Instruction: List each line of the items below that contains the word "above".

Data shown:
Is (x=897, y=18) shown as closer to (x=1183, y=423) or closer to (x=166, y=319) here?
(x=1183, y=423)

---

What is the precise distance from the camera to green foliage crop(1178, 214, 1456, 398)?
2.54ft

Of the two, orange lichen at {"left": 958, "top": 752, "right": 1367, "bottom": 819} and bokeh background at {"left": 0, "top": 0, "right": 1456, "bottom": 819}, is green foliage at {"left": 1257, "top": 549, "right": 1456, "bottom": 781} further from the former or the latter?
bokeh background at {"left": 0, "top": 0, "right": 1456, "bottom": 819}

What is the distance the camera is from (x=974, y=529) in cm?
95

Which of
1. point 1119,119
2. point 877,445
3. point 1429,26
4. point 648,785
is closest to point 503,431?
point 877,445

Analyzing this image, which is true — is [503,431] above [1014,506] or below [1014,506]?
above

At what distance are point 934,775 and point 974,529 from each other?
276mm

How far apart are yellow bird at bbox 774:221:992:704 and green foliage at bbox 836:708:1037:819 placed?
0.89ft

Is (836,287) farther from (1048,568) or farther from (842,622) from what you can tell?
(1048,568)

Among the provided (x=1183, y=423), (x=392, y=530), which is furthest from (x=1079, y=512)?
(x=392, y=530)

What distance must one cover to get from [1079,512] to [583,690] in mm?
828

Result of this exercise:
Analyzing this image, which is true — is [503,431] above [1014,506] or below [1014,506]?
above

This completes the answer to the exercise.